**Given task**: Repeat the lines of the records from the line that contains "In this image, which" through the line that contains "65.2 meters", keeping every character the same.

**Input for this task**:

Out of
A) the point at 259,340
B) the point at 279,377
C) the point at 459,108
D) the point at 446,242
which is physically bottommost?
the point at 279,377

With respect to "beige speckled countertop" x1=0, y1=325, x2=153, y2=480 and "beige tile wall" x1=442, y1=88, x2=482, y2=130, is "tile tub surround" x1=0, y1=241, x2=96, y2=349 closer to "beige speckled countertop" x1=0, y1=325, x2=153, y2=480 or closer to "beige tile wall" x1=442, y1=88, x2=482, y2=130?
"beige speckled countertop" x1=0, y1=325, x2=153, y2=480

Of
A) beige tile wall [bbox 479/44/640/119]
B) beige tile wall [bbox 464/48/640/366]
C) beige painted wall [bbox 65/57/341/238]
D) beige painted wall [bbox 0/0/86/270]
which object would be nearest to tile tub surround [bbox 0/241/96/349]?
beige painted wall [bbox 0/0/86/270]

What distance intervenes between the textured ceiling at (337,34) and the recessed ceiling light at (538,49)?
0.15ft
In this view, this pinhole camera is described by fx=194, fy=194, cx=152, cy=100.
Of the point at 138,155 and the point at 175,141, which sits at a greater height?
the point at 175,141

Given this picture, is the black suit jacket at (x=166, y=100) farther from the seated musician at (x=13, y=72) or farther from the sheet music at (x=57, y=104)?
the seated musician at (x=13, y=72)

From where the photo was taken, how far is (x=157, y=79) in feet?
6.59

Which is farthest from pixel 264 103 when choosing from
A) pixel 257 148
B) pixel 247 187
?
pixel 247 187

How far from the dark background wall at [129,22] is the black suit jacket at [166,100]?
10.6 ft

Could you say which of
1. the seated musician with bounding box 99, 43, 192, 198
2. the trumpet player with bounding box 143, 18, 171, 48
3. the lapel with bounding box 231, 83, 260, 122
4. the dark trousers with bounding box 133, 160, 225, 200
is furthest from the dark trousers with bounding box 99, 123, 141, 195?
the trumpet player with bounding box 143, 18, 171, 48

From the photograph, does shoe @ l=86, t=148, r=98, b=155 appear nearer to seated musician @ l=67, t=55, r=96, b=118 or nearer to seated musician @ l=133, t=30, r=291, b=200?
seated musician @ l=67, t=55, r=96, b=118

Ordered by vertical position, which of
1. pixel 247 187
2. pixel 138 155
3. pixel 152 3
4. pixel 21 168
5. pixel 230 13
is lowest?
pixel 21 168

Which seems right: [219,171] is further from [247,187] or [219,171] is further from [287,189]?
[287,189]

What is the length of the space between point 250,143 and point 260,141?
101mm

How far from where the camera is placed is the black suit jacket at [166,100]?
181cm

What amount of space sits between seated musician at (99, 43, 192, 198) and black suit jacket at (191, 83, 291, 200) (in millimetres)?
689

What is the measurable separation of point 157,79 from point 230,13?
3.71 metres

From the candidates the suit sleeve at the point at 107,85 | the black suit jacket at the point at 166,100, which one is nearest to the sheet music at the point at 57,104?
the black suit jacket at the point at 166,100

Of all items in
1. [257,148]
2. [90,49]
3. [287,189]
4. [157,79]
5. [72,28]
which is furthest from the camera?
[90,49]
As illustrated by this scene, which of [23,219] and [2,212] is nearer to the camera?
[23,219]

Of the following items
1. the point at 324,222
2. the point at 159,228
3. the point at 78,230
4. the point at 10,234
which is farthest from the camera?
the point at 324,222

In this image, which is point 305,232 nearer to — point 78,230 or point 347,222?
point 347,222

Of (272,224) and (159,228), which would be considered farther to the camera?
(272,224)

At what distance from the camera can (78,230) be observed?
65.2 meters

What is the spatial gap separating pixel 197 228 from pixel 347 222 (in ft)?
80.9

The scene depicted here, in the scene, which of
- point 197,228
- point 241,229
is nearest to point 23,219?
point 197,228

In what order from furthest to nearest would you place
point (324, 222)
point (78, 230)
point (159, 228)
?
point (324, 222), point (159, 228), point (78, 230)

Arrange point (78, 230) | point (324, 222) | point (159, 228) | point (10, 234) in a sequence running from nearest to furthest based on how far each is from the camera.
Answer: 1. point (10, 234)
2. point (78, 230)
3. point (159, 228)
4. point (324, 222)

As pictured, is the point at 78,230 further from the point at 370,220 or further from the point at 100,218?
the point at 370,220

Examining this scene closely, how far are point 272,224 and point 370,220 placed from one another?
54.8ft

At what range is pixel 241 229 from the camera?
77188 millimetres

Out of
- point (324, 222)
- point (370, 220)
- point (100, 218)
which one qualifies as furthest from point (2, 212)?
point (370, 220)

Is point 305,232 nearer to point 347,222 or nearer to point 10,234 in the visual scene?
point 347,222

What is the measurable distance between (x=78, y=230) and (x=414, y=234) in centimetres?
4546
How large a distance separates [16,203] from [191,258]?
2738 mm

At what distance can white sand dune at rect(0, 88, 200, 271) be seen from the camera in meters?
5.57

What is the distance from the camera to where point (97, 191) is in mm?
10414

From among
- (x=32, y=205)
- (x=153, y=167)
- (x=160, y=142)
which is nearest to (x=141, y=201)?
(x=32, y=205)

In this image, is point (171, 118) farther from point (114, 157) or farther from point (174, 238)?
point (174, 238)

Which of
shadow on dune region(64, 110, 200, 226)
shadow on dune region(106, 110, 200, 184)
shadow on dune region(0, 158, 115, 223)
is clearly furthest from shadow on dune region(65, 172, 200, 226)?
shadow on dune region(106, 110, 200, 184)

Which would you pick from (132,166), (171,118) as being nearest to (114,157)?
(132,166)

**Solution below**:
In this image, which is point 305,232 nearer to — point 78,230 or point 347,222?
point 347,222

Of (272,224) and (159,228), which would be considered farther to the camera?
(272,224)

At what distance from the camera can (78,230) be observed?
65.2 meters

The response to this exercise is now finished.